Prompt ::
Could you copy every line of the data that contains "bush"?

Records for this exercise ::
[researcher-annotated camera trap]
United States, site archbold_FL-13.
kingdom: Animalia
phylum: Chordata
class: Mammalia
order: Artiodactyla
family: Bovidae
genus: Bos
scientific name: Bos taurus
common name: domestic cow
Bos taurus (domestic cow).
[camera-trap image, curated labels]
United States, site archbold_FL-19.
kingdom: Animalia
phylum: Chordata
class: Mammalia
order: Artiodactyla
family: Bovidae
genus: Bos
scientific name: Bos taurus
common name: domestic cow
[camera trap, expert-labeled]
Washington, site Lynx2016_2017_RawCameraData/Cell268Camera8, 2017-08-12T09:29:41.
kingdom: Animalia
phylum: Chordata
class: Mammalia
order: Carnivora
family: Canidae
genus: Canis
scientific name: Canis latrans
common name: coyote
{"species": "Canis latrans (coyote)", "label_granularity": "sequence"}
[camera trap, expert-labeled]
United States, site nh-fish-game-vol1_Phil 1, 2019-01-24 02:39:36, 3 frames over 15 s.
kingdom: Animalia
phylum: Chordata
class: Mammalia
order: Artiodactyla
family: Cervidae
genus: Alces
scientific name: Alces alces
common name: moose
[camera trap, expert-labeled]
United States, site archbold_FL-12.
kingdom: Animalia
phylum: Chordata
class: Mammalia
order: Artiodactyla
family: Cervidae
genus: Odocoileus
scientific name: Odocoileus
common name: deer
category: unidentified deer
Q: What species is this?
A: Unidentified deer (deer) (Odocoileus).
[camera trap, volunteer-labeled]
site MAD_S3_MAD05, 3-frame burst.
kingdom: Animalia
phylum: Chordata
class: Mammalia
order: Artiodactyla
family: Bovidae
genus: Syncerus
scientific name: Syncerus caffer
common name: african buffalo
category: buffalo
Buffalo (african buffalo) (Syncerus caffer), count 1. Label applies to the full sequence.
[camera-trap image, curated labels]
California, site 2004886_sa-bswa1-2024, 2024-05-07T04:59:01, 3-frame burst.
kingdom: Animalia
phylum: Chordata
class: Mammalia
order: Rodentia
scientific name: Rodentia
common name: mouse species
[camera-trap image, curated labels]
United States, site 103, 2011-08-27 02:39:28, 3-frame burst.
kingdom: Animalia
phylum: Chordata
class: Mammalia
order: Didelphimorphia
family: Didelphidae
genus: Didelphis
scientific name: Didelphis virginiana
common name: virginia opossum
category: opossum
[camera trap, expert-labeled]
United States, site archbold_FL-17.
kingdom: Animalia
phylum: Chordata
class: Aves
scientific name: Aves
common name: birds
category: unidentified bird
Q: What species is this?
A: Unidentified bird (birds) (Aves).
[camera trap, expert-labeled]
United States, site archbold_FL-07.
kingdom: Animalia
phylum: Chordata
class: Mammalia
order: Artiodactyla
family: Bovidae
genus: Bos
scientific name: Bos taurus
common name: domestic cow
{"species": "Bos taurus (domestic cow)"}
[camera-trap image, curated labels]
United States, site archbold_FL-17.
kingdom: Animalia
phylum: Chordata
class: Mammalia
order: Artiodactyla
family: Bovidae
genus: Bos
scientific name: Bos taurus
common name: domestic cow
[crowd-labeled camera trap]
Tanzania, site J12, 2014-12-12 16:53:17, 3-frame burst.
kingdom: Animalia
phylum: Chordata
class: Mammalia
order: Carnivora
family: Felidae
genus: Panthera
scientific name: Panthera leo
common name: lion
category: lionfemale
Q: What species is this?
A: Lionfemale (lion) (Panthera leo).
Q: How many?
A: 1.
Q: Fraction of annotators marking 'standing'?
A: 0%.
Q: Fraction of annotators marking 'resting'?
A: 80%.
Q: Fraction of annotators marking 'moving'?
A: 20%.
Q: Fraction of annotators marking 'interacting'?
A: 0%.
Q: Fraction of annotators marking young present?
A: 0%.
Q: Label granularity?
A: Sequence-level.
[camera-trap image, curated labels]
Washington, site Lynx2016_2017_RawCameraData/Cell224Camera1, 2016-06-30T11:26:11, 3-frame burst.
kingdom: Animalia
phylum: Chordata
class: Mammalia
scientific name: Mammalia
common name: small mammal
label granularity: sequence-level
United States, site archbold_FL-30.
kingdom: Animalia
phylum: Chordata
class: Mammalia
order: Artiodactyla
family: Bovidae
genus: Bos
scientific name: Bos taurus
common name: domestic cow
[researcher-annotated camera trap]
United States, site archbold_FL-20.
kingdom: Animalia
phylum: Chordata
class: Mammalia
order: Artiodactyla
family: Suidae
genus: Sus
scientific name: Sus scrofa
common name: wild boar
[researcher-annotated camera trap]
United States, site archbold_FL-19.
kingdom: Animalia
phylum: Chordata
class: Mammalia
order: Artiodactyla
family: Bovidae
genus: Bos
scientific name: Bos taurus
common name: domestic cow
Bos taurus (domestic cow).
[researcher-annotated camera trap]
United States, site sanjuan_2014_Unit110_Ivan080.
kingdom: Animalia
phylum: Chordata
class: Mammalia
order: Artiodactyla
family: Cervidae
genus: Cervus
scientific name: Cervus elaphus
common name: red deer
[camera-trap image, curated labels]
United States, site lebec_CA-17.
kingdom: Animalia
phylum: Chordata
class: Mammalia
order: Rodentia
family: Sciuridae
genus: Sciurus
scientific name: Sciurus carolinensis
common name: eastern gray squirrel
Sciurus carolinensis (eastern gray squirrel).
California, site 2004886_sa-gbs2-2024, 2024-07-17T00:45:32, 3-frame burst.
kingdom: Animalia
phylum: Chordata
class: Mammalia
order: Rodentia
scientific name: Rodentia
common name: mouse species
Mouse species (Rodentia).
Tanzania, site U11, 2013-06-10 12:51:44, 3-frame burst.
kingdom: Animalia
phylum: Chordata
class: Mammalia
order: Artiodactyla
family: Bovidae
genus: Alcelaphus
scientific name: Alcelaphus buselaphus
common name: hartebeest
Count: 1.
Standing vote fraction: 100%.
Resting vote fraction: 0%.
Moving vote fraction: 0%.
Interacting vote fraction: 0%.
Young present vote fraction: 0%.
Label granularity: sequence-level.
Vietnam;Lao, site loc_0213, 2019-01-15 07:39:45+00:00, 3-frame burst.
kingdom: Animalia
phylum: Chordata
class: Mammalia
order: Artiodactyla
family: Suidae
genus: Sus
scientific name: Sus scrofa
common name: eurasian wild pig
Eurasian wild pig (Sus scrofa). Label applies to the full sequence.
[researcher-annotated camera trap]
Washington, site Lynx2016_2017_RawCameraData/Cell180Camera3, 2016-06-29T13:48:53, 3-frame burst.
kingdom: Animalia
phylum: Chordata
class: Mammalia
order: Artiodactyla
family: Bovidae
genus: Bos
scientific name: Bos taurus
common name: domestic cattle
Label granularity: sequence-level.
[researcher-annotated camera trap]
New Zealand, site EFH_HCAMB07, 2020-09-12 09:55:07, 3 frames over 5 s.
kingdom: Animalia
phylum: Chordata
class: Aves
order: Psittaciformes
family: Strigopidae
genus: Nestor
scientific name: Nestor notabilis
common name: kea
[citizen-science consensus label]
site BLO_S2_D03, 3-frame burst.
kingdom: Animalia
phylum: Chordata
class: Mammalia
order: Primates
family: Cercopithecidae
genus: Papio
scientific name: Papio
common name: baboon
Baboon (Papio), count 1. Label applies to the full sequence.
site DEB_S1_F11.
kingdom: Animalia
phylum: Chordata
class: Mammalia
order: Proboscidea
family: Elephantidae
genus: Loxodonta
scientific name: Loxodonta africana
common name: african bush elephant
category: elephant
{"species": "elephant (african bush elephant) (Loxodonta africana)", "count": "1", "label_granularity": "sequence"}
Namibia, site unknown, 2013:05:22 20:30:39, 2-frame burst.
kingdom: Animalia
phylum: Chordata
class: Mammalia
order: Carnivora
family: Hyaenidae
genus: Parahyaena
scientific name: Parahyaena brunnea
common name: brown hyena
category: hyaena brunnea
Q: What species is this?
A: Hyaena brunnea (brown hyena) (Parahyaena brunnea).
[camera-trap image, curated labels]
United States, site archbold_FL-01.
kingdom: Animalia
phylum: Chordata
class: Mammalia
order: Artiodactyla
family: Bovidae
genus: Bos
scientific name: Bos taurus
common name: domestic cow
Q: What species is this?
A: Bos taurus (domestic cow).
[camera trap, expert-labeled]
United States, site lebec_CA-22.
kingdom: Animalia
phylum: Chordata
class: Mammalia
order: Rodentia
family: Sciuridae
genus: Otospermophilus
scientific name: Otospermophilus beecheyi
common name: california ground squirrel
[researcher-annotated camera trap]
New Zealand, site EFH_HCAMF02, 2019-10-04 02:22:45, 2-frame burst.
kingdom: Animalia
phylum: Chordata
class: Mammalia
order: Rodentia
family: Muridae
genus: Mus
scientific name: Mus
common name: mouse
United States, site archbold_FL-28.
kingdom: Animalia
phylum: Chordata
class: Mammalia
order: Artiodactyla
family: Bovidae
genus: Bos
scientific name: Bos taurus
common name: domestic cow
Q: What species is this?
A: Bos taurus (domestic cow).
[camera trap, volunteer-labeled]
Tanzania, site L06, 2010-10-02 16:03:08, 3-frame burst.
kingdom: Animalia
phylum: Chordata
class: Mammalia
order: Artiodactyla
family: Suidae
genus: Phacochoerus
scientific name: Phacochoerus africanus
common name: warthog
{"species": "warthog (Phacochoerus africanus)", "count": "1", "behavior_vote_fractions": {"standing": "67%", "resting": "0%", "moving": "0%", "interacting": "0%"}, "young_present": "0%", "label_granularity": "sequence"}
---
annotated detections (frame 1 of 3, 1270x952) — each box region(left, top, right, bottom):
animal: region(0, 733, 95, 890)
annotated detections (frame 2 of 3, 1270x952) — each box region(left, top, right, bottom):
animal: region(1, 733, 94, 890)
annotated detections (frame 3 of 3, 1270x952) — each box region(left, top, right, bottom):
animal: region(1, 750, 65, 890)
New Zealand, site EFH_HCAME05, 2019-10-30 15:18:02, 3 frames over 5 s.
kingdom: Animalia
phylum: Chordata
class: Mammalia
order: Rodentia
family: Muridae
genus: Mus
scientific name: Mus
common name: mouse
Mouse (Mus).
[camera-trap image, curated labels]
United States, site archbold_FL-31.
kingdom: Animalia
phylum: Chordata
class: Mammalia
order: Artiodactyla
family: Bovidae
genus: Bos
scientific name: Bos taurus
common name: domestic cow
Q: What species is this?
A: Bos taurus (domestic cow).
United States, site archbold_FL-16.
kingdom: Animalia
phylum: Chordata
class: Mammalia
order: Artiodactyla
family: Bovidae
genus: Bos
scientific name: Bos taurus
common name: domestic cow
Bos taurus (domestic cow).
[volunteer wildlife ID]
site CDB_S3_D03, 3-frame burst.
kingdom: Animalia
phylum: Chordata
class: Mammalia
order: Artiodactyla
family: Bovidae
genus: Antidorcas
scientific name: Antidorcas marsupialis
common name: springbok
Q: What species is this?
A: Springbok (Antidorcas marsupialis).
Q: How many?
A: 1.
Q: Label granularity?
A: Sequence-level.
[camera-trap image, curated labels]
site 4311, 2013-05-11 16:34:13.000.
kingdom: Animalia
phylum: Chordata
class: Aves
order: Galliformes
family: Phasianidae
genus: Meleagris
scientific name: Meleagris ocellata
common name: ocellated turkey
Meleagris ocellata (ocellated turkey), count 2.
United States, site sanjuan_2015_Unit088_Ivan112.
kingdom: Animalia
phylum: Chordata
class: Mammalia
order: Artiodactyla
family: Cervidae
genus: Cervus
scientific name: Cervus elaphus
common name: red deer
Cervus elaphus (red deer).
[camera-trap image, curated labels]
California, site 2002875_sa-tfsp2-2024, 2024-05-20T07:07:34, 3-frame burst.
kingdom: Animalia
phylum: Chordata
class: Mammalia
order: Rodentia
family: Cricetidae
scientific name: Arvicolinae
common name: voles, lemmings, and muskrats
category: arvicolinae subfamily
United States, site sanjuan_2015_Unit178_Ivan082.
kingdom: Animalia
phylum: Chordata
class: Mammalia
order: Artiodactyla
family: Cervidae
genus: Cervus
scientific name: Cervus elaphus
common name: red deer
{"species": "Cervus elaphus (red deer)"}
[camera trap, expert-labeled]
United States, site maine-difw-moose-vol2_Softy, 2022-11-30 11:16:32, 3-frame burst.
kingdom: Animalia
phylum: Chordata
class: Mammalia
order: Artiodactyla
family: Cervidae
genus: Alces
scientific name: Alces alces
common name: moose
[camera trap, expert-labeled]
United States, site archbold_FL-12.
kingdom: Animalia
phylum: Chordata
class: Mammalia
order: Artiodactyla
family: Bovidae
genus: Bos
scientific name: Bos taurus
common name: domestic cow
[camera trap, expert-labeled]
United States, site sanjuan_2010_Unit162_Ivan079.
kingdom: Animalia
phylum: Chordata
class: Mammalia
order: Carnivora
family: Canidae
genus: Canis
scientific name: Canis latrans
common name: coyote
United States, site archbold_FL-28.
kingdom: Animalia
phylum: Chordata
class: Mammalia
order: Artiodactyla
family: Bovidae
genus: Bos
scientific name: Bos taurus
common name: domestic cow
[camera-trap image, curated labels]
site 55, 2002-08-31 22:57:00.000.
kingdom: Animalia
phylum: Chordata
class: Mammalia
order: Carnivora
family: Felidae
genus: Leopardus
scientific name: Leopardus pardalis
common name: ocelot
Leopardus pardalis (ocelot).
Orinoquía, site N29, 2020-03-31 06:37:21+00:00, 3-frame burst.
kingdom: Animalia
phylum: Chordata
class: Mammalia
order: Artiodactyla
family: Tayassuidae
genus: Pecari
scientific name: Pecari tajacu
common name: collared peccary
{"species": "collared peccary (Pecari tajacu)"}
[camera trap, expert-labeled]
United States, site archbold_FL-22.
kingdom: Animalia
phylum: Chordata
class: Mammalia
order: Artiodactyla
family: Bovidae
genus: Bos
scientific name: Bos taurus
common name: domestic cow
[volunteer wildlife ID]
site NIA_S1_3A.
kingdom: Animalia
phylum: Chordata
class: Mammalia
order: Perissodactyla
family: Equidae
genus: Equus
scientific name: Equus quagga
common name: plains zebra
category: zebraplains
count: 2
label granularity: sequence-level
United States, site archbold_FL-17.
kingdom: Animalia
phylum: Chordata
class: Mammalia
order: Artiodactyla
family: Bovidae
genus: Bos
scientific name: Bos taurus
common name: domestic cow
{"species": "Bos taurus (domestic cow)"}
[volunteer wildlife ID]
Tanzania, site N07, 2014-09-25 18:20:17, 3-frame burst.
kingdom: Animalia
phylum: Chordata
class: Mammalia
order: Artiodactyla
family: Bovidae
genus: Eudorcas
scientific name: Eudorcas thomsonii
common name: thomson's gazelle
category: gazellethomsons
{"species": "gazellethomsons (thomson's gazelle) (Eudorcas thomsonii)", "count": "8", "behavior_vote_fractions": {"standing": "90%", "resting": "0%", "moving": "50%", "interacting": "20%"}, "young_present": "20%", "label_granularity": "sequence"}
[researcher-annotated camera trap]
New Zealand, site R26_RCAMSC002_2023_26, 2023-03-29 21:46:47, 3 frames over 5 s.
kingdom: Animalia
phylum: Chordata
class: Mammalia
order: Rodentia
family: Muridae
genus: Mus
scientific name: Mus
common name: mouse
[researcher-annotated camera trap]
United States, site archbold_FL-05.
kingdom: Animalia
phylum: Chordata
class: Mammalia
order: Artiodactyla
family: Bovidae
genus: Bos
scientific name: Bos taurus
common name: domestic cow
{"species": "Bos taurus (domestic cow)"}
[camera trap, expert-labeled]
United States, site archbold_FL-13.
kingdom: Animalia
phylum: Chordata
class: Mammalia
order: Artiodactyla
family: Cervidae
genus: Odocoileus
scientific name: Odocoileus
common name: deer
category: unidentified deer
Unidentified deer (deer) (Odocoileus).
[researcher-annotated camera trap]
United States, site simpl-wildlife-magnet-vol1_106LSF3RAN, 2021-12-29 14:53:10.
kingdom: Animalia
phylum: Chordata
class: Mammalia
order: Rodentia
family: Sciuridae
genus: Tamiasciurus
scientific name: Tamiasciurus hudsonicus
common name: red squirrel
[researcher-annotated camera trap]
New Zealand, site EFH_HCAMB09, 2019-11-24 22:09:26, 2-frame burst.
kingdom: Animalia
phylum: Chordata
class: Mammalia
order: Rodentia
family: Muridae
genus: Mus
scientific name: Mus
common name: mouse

Solution below ::
common name: african bush elephant
{"species": "elephant (african bush elephant) (Loxodonta africana)", "count": "1", "label_granularity": "sequence"}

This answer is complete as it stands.